* **Action item**:
Retype the entries exactly; omit all pictures.

* **Stored data entries**:
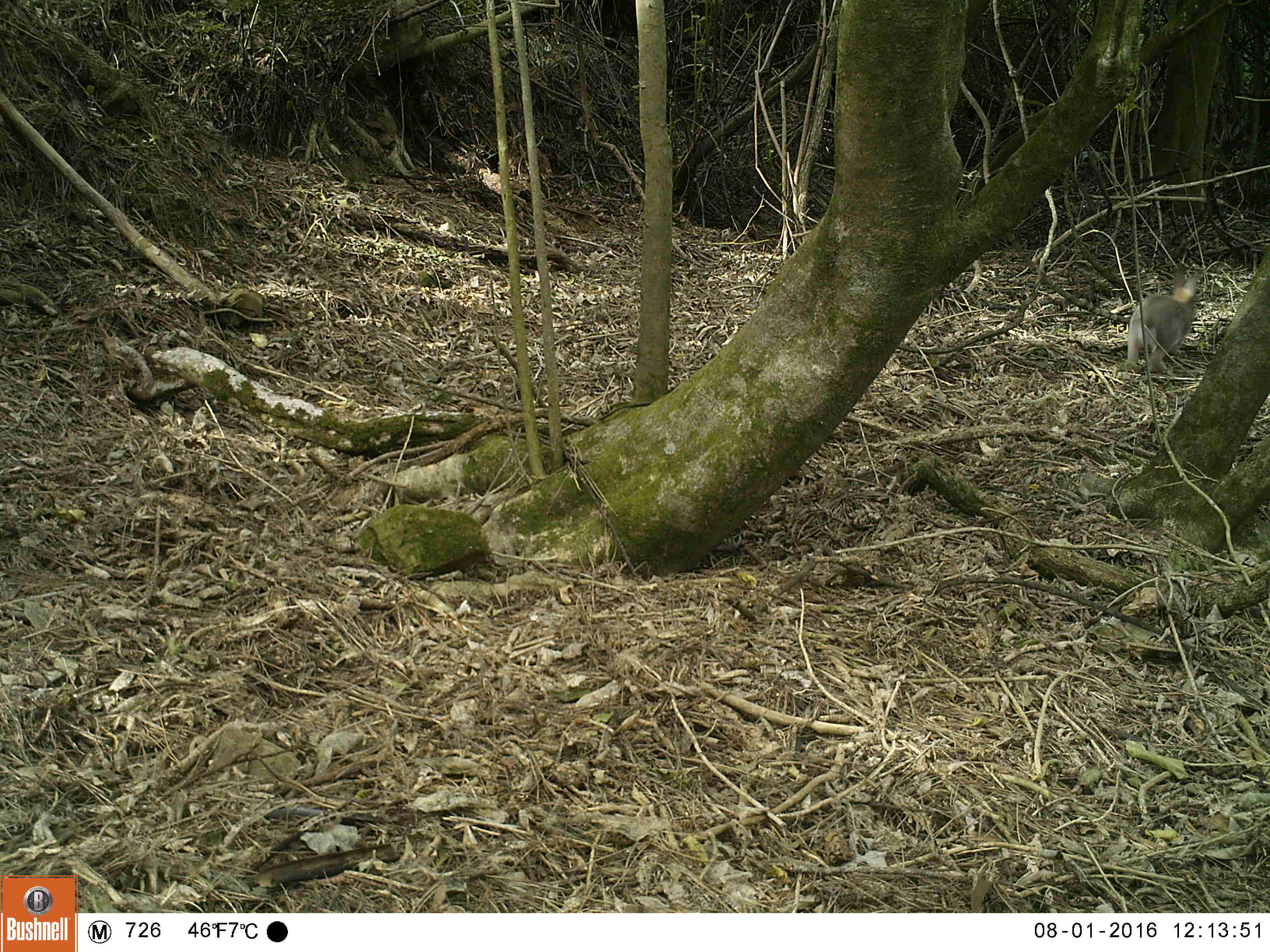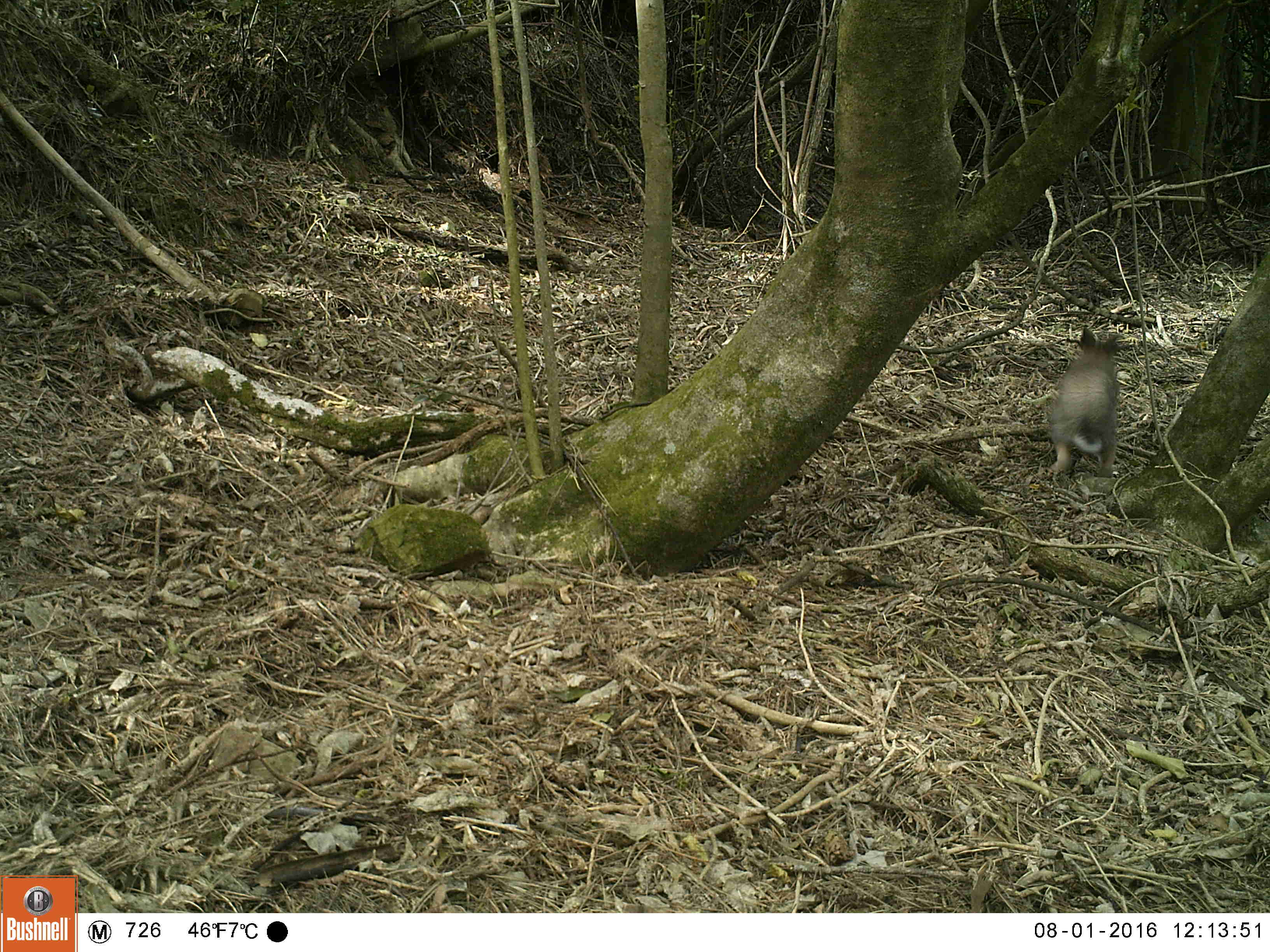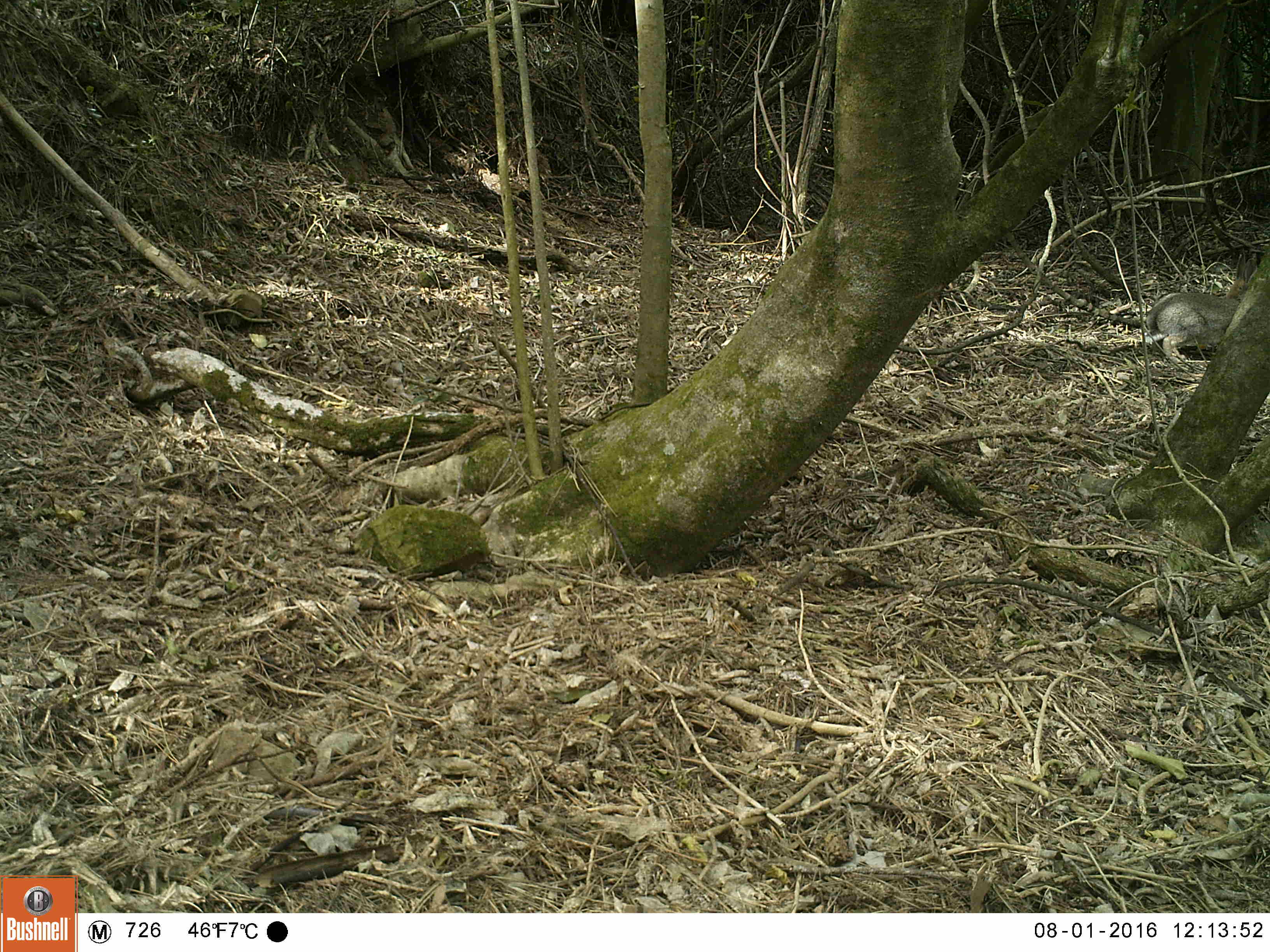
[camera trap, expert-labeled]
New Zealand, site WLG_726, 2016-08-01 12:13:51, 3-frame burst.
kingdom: Animalia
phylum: Chordata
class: Mammalia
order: Lagomorpha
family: Leporidae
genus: Oryctolagus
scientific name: Oryctolagus cuniculus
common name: european rabbit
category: rabbit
Rabbit (european rabbit) (Oryctolagus cuniculus).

* **Output of the exercise**:
[camera trap, expert-labeled]
New Zealand, site WLG_726, 2016-08-01 12:13:51, 3-frame burst.
kingdom: Animalia
phylum: Chordata
class: Mammalia
order: Lagomorpha
family: Leporidae
genus: Oryctolagus
scientific name: Oryctolagus cuniculus
common name: european rabbit
category: rabbit
Rabbit (european rabbit) (Oryctolagus cuniculus).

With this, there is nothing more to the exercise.